[Question] How to restart the consumer on the crash event handler?

FelipeEmerim commented 2 years ago

Is your feature request related to a problem? Please describe. We are using kafkaJS through NestJS microservices package. We have a hybrid app with multiple microservices, some using kafka while other use Azure service bus. Non-retriable errors work fine in most cases as they indicate a failure in the configuration and cannot be fixed by simply retrying.

However, there is a problem with the UNKNOWN_SERVER_ERROR, this error is thrown by our broker from time to time (we are investigating why that happens with the Azure support team) and restarting the consumer does fix the issue. The restart does not happen as of kafkaJS 1.16 because, according to the kafka protocol, this is a non-retriable error.

Note that NestJS crashes if an error happens while the application is initializing, but since this error happens after all consumers have already sucessfully started, the application keeps running without a kafka consumer and never recovers.

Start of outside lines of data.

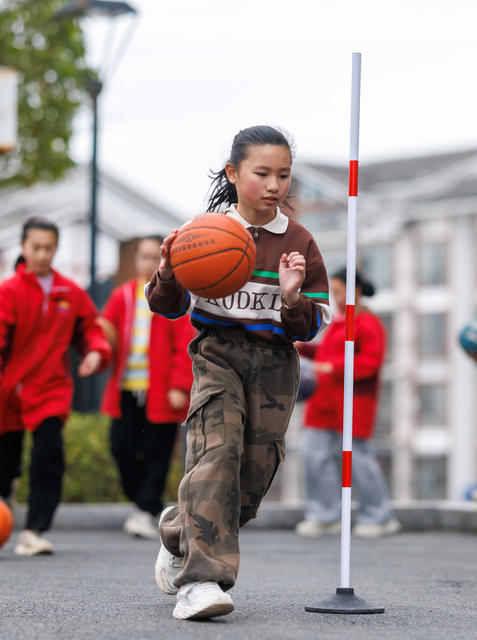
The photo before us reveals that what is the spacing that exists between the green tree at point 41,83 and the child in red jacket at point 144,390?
2065cm

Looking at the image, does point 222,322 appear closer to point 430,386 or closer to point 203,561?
point 203,561

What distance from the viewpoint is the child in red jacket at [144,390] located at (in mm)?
9141

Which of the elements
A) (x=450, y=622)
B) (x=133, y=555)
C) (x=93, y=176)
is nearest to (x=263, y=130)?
(x=450, y=622)

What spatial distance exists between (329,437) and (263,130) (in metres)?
5.83

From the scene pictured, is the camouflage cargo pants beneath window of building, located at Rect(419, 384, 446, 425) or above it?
beneath

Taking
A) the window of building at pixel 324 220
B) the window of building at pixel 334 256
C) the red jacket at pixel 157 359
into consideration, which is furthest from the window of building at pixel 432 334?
the red jacket at pixel 157 359

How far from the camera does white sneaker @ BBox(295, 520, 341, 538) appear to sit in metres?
10.2

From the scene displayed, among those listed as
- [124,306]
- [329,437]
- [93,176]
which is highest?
[93,176]

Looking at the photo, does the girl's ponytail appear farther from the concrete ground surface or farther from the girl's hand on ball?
the concrete ground surface

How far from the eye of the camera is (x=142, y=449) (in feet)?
30.5

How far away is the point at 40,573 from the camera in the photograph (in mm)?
6188

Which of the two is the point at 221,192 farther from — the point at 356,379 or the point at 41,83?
the point at 41,83

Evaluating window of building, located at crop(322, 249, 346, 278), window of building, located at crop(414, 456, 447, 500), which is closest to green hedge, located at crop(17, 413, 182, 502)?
window of building, located at crop(414, 456, 447, 500)

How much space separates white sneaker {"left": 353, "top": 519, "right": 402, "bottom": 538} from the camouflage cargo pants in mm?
5403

Describe the solution you'd like I would like to know if there is a way to cleanly restart the consumer on a non-retriable error using the CRASH event and, if possible, do that only on that specific error type. This is mentioned in the instrumentation events docs, but I couldn't find an example on how to do it.

If you think our issue is worth a change in KafkaJS, I think the restartOnFailure callback could be changed to always be invoked, and its default value could be to return true on retriable errors only, allowing users of this lib to change that behavior.

Additional context We tried to perform the restart manually using this code:

this.consumer.on('consumer.crash', async (error) => {
      if (error.payload.error instanceof KafkaJSNonRetriableError) {
        this.logger.error({
          message: 'Consumer crashed on non-retriable error: restarting',
          context: ServerKafka.name,
        });
        this.logger.error({
          ...error.payload.error,
          context: ServerKafka.name,
        });
        await this.consumer.connect();
      }
    });

Sadly, it did not work the way we intended as the consumer does not restart. I also checked the way the lib itself handles restarts. From what I saw it invokes the start function using a setTimeout call to apply the retry timeout. Since we cannot use that function, I have no clue on how to achieve a clean consumer restart.

Environment:

OS: debian bullseye (distroless)
KafkaJS version 2.2.0
Kafka version: We are using Azure event hubs with kafka surface. In the docs they mention version 1.0 or above
NodeJS version 16

FelipeEmerim commented 2 years ago

We managed to make it work with the following code:

export function shouldRestart(error: Error): boolean {
  const isNonRetriableError = error instanceof KafkaJSNonRetriableError;
  const isNumberOfRetriesExceeded =
    error instanceof KafkaJSNumberOfRetriesExceeded;

  return isNonRetriableError && !isNumberOfRetriesExceeded;
}

this.consumer.on('consumer.crash', async (payload) => {
      if (!shouldRestart(payload.payload.error)) {
        return;
      }

      this.logger.error({
        message: 'Consumer crashed on non-retriable error: restarting',
        context: ClientKafka.name,
      });
      this.logger.error({
        ...payload.payload.error,
        context: ClientKafka.name,
      });

      try {
        await this.consumer.disconnect();
      } finally {
        setTimeout(async () => {
          await this.consumer.connect();
          await this.bindTopics();
          this.logger.warn({
            context: ClientKafka.name,
            message: 'Restarted Consumer on non-retriable error',
          });
        }, 5000);
      }
    });

Apparently, after a reconnect you have to subscribe to the topics again and call the method consumer.run which is what the bindTopics function does.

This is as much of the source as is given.